[Trecho do documento]

O estado de defesa é uma situação de exceção, sumamente grave, que resulta na supressão de direitos básicos do cidadão e que só se deve aplicar em último caso; insinuar que estamos na “antessala” de algo assim é um desserviço
O estado de calamidade pública é uma providência prevista no artigo 65 da Lei de Responsabilidade Fiscal, e cujos efeitos são fiscais, afetando, por exemplo, limites de gastos ou contratação de crédito. Foi graças ao estado de calamidade pública relacionado à pandemia, reconhecido pelo Congresso em março do ano passado, que governo federal, estados e prefeituras ganharam permissão para gastar acima do teto permitido pela legislação. Já o estado de defesa, descrito no artigo 136 da Constituição, é de natureza completamente diferente, permitindo até mesmo restrições aos direitos fundamentais, como o de reunião e os sigilos telefônico e postal. Ele existe “para preservar ou prontamente restabelecer, em locais restritos e determinados, a ordem pública ou a paz social” que estejam “ameaçadas por grave e iminente instabilidade institucional ou atingidas por calamidades de grandes proporções na natureza”.
Apenas um malabarismo retórico impressionante (ou uma igualmente impressionante deficiência na interpretação de textos legais) permitiria ler na Constituição a referência a “calamidades de grandes proporções na natureza”, associá-la à “calamidade pública” da Lei de Responsabilidade Fiscal e ver nela o pretexto para a decretação de estado de defesa. Este só poderia ser invocado em caso de calamidade natural se houvesse grave ameaça à “ordem pública ou a paz social”; um exemplo seria um caos anárquico que se seguisse a um evento natural catastrófico, com saques e violência generalizada. Isso não tem relação alguma com qualquer situação que tenha sido causada pela Covid-19.
Tampouco há “grave e iminente instabilidade institucional” ameaçando a ordem pública e a paz social, a outra razão para se invocar o estado de defesa. Sim, há quem considere que autoridades têm demonstrado incompetência crônica na condução do combate à pandemia. Há um acirramento da polarização política, há dezenas de pedidos de impeachment de Jair Bolsonaro na Câmara dos Deputados, há trocas de farpas entre chefes de poderes. Mas tudo isso, por mais lamentável que seja, é parte do jogo democrático e está longe de constituir a instabilidade “grave e iminente” de que trata a Constituição; não temos golpes de Estado em curso, nem poderes acéfalos, nem tipo algum de caos institucional. A própria nota da PGR o reconhece ao dizer que “as instituições estão funcionando regularmente em meio a uma pandemia que assombra a comunidade planetária”.
Esta alusão totalmente gratuita ao estado de defesa em nada contribui para a sua compreensão correta: é uma situação de exceção, sumamente grave, que resulta na supressão de direitos básicos do cidadão e que só se deve aplicar em último caso. A nota da PGR faz pouco desse fato ao dizer que estamos na “antessala” de algo dessa gravidade, servindo apenas para atiçar os ânimos dos autoritários de plantão, como aqueles que se baseiam em leituras equivocadas do artigo 142 da Constituição para pedir golpes eufemisticamente chamados de “intervenção militar”.
O Brasil percorreu um longo caminho para restaurar sua democracia e deixar para trás os tempos de exceção. Mas este não é um trabalho acabado; está apenas no início e exige a “eterna vigilância” da frase erroneamente atribuída a Thomas Jefferson. Precisamos, sempre, de mais democracia, e em nada ajudam menções ligeiras a novas ocasiões de supressão de direitos, quando estamos muito longe de qualquer situação que exija medidas extremas.

[/Trecho do documento]
[Informações fornecidas]

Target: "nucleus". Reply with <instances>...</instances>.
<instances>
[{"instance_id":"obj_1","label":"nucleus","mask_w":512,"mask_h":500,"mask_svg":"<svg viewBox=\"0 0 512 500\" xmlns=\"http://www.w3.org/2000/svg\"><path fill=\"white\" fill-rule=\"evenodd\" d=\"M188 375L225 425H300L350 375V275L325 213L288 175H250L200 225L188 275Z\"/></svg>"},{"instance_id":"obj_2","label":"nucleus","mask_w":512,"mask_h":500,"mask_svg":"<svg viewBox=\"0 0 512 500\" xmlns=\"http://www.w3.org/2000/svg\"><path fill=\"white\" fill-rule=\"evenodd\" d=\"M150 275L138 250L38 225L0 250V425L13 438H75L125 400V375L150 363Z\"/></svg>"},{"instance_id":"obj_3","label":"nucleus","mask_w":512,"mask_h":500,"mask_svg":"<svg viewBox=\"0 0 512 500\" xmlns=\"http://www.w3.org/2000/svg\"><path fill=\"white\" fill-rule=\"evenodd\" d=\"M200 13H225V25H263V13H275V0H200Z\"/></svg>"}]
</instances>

[/Informações fornecidas]

__Questões propostas__:
[1] Reproduza, do trecho do documento, a parte que começa com as palavras que contêm "Apenas um malabarismo" e termina com "causada pela Covid-19.".
[2] Indique em qual artigo da Constituição, segundo o trecho do documento, está descrito o estado de defesa.

__Respostas às tarefas__:
[1]
Apenas um malabarismo retórico impressionante (ou uma igualmente impressionante deficiência na interpretação de textos legais) permitiria ler na Constituição a referência a “calamidades de grandes proporções na natureza”, associá-la à “calamidade pública” da Lei de Responsabilidade Fiscal e ver nela o pretexto para a decretação de estado de defesa. Este só poderia ser invocado em caso de calamidade natural se houvesse grave ameaça à “ordem pública ou a paz social”; um exemplo seria um caos anárquico que se seguisse a um evento natural catastrófico, com saques e violência generalizada. Isso não tem relação alguma com qualquer situação que tenha sido causada pela Covid-19.

[2] O estado de defesa está descrito no artigo 136 da Constituição.